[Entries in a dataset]
____________________
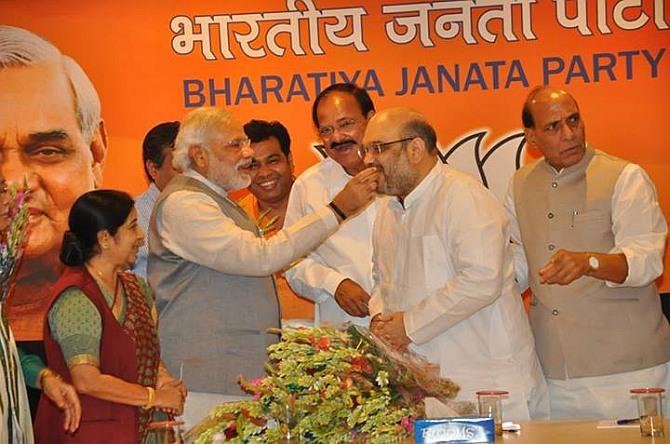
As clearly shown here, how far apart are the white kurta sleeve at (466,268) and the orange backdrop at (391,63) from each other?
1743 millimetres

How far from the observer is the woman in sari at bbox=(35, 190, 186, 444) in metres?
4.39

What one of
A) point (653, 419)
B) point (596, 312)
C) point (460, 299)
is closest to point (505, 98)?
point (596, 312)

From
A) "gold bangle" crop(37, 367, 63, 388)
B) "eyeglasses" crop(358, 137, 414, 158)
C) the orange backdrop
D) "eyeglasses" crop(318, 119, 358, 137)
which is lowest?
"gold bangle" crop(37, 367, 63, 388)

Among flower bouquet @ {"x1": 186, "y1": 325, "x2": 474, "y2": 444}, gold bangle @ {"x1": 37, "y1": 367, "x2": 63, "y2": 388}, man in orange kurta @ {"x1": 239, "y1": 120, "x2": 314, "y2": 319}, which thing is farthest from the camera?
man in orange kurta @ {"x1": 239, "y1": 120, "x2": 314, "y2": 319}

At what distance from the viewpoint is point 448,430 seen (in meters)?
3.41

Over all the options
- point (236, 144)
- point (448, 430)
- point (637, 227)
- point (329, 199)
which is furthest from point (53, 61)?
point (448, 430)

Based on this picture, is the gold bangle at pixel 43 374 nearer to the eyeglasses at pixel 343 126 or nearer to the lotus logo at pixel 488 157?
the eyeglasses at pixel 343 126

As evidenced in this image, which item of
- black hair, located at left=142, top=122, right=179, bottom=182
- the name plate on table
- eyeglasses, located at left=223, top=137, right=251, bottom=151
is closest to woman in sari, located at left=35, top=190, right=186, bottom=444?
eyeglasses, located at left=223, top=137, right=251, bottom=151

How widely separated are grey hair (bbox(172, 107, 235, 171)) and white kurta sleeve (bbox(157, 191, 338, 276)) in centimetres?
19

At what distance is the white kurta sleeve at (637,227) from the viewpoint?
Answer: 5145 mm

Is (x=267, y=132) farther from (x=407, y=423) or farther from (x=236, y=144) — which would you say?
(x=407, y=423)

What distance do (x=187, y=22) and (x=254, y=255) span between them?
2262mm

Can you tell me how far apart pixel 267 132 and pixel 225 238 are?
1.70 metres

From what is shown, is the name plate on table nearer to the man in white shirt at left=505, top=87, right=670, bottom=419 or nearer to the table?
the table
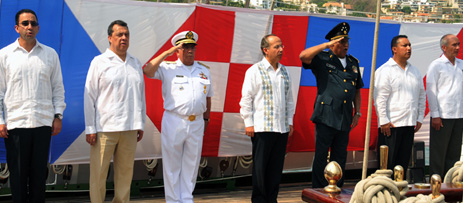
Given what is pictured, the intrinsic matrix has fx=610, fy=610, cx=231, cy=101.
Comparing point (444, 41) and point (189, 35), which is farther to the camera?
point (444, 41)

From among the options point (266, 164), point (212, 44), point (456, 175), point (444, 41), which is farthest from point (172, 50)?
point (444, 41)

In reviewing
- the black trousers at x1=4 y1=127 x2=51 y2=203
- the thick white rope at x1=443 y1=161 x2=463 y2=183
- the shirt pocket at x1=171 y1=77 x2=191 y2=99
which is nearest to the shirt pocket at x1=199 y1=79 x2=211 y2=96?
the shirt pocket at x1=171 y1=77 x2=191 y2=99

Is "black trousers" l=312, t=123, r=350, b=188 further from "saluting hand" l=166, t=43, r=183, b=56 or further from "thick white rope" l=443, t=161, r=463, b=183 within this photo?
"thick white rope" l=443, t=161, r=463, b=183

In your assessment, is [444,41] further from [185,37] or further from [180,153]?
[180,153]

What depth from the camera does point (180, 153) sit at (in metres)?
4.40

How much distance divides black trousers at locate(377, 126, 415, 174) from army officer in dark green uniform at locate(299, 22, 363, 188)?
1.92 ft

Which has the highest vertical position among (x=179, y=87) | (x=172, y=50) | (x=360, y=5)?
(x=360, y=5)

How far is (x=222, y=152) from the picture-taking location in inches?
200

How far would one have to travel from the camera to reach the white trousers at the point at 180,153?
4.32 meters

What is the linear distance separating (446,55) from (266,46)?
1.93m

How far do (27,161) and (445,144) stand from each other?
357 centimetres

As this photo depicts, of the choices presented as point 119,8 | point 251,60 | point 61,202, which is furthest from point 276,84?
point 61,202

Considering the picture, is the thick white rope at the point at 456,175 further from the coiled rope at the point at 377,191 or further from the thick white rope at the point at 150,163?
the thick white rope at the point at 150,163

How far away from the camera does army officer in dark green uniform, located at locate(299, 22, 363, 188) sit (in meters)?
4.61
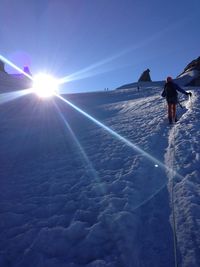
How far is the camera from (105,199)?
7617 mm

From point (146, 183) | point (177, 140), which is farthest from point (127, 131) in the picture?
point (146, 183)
____________________
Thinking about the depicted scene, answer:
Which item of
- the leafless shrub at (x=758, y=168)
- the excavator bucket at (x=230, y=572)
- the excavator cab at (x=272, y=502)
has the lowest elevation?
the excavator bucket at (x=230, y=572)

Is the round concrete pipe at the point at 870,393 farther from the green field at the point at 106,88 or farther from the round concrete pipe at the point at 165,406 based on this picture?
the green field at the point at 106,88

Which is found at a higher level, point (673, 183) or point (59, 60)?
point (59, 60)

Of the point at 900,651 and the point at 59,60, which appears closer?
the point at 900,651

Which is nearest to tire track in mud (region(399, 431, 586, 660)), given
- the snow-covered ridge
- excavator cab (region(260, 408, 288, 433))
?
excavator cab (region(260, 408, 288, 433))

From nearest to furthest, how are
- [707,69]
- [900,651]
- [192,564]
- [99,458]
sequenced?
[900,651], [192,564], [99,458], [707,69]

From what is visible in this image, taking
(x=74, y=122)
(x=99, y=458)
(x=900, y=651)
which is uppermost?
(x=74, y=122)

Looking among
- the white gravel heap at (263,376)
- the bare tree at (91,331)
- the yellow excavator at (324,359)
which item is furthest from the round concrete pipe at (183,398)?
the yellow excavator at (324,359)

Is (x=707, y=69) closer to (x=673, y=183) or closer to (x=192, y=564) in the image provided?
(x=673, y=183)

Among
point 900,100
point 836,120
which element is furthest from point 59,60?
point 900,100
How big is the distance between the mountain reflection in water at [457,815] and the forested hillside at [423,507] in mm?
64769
____________________
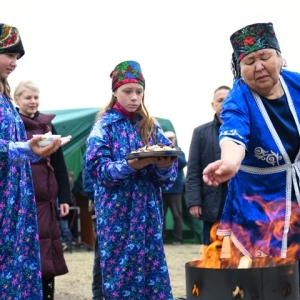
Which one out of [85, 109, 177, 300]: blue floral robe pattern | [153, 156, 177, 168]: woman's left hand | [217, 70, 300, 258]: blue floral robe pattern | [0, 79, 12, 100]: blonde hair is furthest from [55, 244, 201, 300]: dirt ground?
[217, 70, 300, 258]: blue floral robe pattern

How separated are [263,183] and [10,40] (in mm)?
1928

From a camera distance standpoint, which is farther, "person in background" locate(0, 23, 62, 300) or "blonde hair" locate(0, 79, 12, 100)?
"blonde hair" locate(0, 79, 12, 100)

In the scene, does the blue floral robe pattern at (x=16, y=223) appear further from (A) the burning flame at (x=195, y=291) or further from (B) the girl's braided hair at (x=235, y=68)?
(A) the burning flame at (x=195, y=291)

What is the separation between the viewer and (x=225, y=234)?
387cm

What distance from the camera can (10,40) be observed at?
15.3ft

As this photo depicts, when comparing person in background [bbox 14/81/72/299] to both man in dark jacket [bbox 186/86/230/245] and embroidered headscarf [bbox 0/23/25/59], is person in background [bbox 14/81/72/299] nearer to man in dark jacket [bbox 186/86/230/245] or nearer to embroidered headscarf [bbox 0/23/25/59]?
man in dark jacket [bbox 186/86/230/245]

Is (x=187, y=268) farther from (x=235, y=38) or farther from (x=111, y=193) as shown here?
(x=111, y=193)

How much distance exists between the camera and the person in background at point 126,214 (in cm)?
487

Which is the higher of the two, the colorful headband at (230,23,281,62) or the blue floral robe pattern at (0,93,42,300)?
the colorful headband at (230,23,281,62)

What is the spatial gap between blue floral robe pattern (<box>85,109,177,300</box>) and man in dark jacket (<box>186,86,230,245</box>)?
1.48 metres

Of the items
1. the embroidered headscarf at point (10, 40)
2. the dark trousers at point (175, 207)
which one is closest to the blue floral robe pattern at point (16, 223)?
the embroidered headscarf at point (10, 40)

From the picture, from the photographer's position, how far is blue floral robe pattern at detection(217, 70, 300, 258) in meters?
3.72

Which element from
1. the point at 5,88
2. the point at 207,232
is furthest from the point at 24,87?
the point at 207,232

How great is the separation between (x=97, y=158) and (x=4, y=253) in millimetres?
____________________
## [What is expected]
Locate each line in the entries above that contains the word "backdrop", and copy those lines out.

## [Result]
As clearly shown here, how far apart are the white kurta sleeve at (466,268) and the orange backdrop at (391,63) from each other?
C) the orange backdrop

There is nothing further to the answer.